Requirement: Transcribe the passage of the underwater photography text that starts at "In post-processing, try" and runs up to and including "things get complicated.".

Color Natural Light Photography
I recommend you start by grabbing your camera or phone, putting it in a housing and staying shallow, around 20-30 feet maximum. Most of the good stuff to photograph is close to the surface, and if you’re scuba diving, the air in your tank will last longer.
You also have a greater range of compositional options when you’re in shallow water. You can get close and shoot fine details or animal portraits, or you can get further away and photograph grand landscapes. Shooting underwater gives you an amazing ability to move in three dimensions, and the creative possibilities are seemingly endless.
Black & White Natural Light Photography
The deeper you go, the fewer colors you have. Why not eliminate color altogether and shoot in black and white? I find something mysterious and compelling about black-and-white underwater shots that allows the viewer to use more of their imagination.
In post-processing, try adjusting the conversion of each color range independently. For example, using the blue luminance slider can allow you to make the ocean dark and moody—or light and airy. Your choice.
I approached this photograph as a conventional landscape, so I knew I needed a strong foreground element (the anemones) and an environment to create context (the kelp forest). I made sure I had enough depth of field for the scene and a shutter speed fast enough to keep the swaying kelp sharp before dialing up my lights a bit to add some pop to the foreground and reduce the shadows.
Using Artificial Light Underwater
As great as natural light photography is, sometimes it just doesn’t give you what you need, and you have to take artificial lights with you. This is where things get complicated.
Water is a dense medium that absorbs light, requiring that you get very close to your subject—which is why most underwater photographers use close-focusing, wide-angle lenses. Getting close also helps deal with this crazy thing called “backscatter,” where the artificial light bounces back toward you off particles in the water, creating speckles all over the image. I won’t cover backscatter in detail in this article, but if you choose to use artificial light, do a Google search to learn how to avoid it.

Recorded data:
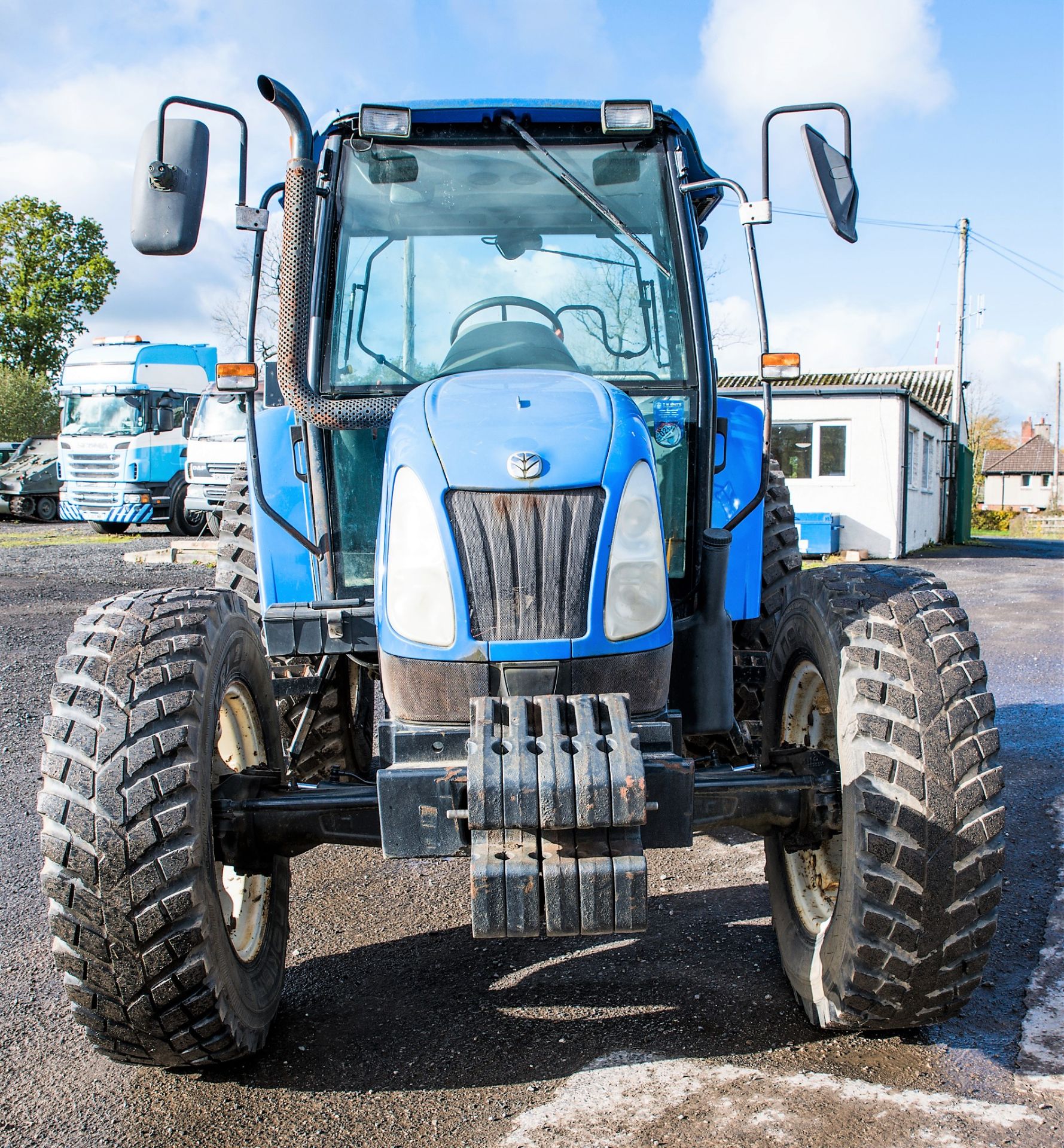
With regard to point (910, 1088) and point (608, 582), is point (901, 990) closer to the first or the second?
point (910, 1088)

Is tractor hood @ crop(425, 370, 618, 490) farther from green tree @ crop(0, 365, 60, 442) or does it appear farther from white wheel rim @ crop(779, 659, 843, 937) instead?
green tree @ crop(0, 365, 60, 442)

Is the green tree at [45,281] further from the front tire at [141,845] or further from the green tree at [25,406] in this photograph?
the front tire at [141,845]

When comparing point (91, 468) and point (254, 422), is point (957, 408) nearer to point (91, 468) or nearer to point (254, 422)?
point (91, 468)

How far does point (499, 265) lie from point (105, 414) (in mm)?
19930

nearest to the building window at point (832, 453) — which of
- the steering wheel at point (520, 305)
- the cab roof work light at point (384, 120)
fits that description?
the steering wheel at point (520, 305)

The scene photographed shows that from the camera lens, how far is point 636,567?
2729mm

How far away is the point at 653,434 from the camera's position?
12.0 ft

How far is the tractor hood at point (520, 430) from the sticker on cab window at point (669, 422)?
61 centimetres

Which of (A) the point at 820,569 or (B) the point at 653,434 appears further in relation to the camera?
(B) the point at 653,434

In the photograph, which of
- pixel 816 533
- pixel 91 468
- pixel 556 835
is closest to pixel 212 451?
pixel 91 468

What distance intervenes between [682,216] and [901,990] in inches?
95.9

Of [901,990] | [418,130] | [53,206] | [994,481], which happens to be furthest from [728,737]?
[994,481]

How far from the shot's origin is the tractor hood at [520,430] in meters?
2.70

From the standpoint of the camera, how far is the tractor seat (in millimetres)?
3578
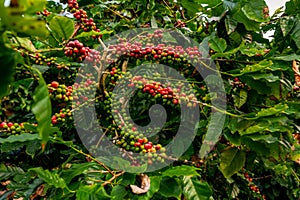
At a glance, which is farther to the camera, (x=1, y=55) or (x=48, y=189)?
(x=48, y=189)

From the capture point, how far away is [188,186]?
3.10 ft

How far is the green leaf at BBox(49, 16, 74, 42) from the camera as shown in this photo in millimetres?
894

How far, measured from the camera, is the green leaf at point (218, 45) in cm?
121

Correct output:
In post-processing, try adjusting the conversion of each color range independently. For example, using the blue luminance slider can allow you to make the ocean dark and moody—or light and airy. Your choice.
I approached this photograph as a conventional landscape, so I knew I needed a strong foreground element (the anemones) and an environment to create context (the kelp forest). I made sure I had enough depth of field for the scene and a shutter speed fast enough to keep the swaying kelp sharp before dialing up my lights a bit to add some pop to the foreground and reduce the shadows.
Using Artificial Light Underwater
As great as natural light photography is, sometimes it just doesn’t give you what you need, and you have to take artificial lights with you. This is where things get complicated.